(Stored entries)
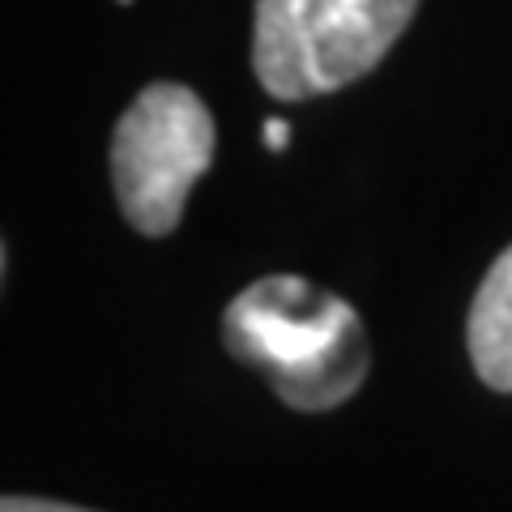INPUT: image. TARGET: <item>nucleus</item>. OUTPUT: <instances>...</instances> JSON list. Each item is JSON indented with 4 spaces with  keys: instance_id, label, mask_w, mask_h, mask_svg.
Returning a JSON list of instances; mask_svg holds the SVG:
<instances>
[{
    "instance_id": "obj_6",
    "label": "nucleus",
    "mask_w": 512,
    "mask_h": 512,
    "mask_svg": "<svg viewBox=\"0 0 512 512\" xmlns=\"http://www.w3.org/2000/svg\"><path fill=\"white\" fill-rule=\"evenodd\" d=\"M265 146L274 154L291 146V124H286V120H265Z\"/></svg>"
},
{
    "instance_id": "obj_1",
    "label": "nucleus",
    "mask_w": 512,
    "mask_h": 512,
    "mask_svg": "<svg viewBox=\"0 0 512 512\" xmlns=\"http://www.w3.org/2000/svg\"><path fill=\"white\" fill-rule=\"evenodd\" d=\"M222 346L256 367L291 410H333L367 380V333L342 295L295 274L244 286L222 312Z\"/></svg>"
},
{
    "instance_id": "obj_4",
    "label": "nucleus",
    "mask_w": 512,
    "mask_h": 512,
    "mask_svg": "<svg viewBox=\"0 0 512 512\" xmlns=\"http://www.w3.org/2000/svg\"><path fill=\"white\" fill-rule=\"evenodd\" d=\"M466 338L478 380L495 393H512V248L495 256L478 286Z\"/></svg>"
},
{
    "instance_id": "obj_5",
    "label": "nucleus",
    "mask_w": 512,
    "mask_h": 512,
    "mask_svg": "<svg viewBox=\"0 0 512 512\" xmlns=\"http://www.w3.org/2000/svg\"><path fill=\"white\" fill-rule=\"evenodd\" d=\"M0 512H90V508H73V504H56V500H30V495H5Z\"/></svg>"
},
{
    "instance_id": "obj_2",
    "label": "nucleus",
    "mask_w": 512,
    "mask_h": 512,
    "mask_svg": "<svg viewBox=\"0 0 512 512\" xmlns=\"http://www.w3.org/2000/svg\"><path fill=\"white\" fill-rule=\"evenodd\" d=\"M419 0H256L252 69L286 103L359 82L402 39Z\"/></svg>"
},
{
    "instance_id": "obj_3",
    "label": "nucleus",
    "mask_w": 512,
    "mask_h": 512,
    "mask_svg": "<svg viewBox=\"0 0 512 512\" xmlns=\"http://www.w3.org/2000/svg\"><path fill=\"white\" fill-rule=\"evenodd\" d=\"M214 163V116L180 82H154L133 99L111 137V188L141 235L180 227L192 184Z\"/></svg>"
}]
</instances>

*Task goal*
Convert the entire listing above into a JSON list of strings with one string per line, skipping blank lines. Leave the pictures out of the answer.

*Exercise result*
[
  "INPUT: image. TARGET: <item>nucleus</item>. OUTPUT: <instances>...</instances> JSON list. Each item is JSON indented with 4 spaces with  keys: instance_id, label, mask_w, mask_h, mask_svg.",
  "Returning a JSON list of instances; mask_svg holds the SVG:",
  "<instances>",
  "[{",
  "    \"instance_id\": \"obj_6\",",
  "    \"label\": \"nucleus\",",
  "    \"mask_w\": 512,",
  "    \"mask_h\": 512,",
  "    \"mask_svg\": \"<svg viewBox=\\\"0 0 512 512\\\" xmlns=\\\"http://www.w3.org/2000/svg\\\"><path fill=\\\"white\\\" fill-rule=\\\"evenodd\\\" d=\\\"M265 146L274 154L291 146V124H286V120H265Z\\\"/></svg>\"",
  "},",
  "{",
  "    \"instance_id\": \"obj_1\",",
  "    \"label\": \"nucleus\",",
  "    \"mask_w\": 512,",
  "    \"mask_h\": 512,",
  "    \"mask_svg\": \"<svg viewBox=\\\"0 0 512 512\\\" xmlns=\\\"http://www.w3.org/2000/svg\\\"><path fill=\\\"white\\\" fill-rule=\\\"evenodd\\\" d=\\\"M222 346L256 367L291 410H333L367 380V333L342 295L295 274L244 286L222 312Z\\\"/></svg>\"",
  "},",
  "{",
  "    \"instance_id\": \"obj_4\",",
  "    \"label\": \"nucleus\",",
  "    \"mask_w\": 512,",
  "    \"mask_h\": 512,",
  "    \"mask_svg\": \"<svg viewBox=\\\"0 0 512 512\\\" xmlns=\\\"http://www.w3.org/2000/svg\\\"><path fill=\\\"white\\\" fill-rule=\\\"evenodd\\\" d=\\\"M466 338L478 380L495 393H512V248L495 256L478 286Z\\\"/></svg>\"",
  "},",
  "{",
  "    \"instance_id\": \"obj_5\",",
  "    \"label\": \"nucleus\",",
  "    \"mask_w\": 512,",
  "    \"mask_h\": 512,",
  "    \"mask_svg\": \"<svg viewBox=\\\"0 0 512 512\\\" xmlns=\\\"http://www.w3.org/2000/svg\\\"><path fill=\\\"white\\\" fill-rule=\\\"evenodd\\\" d=\\\"M0 512H90V508H73V504H56V500H30V495H5Z\\\"/></svg>\"",
  "},",
  "{",
  "    \"instance_id\": \"obj_2\",",
  "    \"label\": \"nucleus\",",
  "    \"mask_w\": 512,",
  "    \"mask_h\": 512,",
  "    \"mask_svg\": \"<svg viewBox=\\\"0 0 512 512\\\" xmlns=\\\"http://www.w3.org/2000/svg\\\"><path fill=\\\"white\\\" fill-rule=\\\"evenodd\\\" d=\\\"M419 0H256L252 69L286 103L359 82L402 39Z\\\"/></svg>\"",
  "},",
  "{",
  "    \"instance_id\": \"obj_3\",",
  "    \"label\": \"nucleus\",",
  "    \"mask_w\": 512,",
  "    \"mask_h\": 512,",
  "    \"mask_svg\": \"<svg viewBox=\\\"0 0 512 512\\\" xmlns=\\\"http://www.w3.org/2000/svg\\\"><path fill=\\\"white\\\" fill-rule=\\\"evenodd\\\" d=\\\"M214 163V116L180 82H154L133 99L111 137V188L141 235L180 227L192 184Z\\\"/></svg>\"",
  "}]",
  "</instances>"
]